● WORK REQUIRED
Retype the lines of the listing below exactly, but only those from the one containing "Không khí Tết" through the last line; pictures stay out.
■ ■ ■ ■ ■ ■ ■
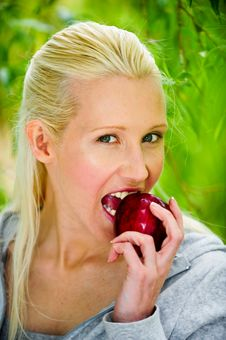 Free Beautiful Young Woman Enjoying A Healthy Red Apple Royalty Free Stock Photos - 9715698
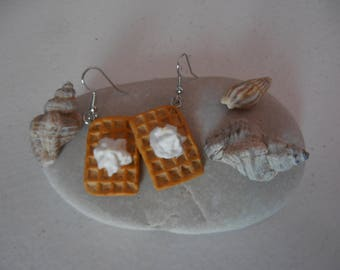 Waffle with whipped cream earrings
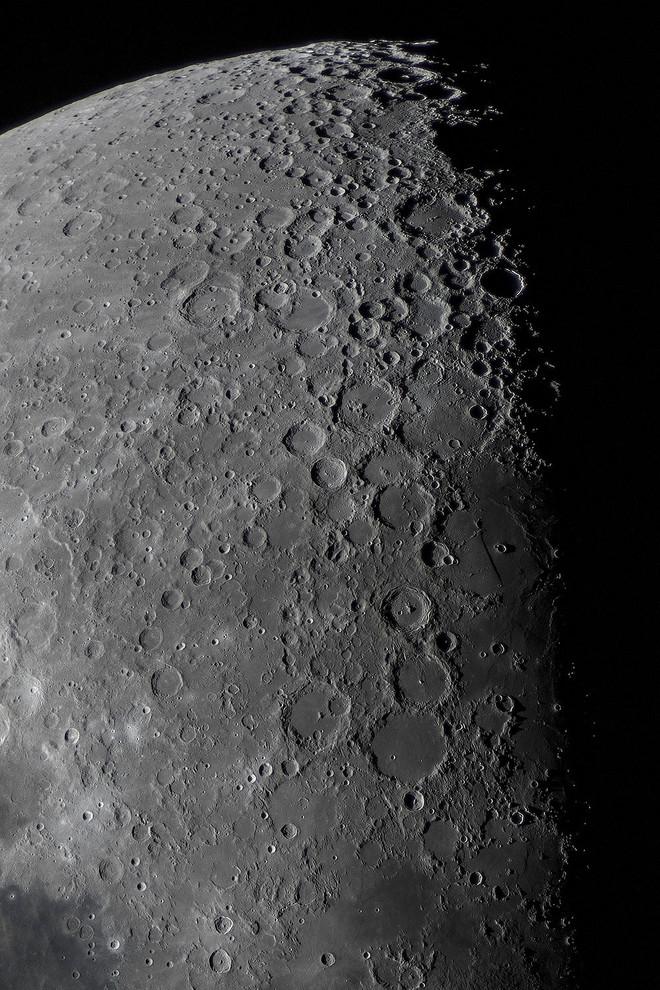 Moon76_1
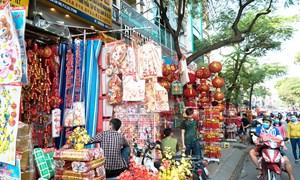 Không khí Tết tràn ngập phố người Hoa ở Sài Gòn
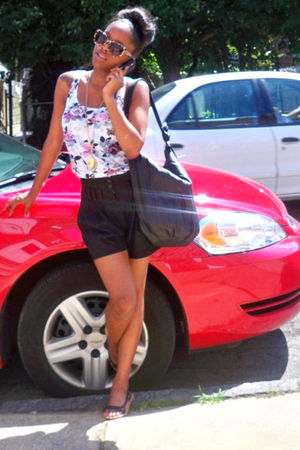 beige H&M accessories - black Forever 21 shorts - Forever 21 shirt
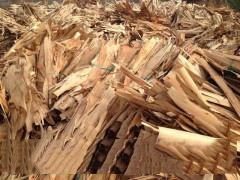 大量供应桉木刨片.木片.木浆.板边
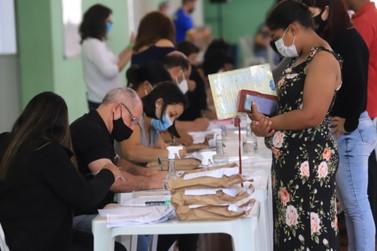 Louveira realiza entrega de tablets para alunos da Rede Municipal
■ ■ ■ ■ ■ ■ ■
● REPLY
 Không khí Tết tràn ngập phố người Hoa ở Sài Gòn
 beige H&M accessories - black Forever 21 shorts - Forever 21 shirt
 大量供应桉木刨片.木片.木浆.板边
 Louveira realiza entrega de tablets para alunos da Rede Municipal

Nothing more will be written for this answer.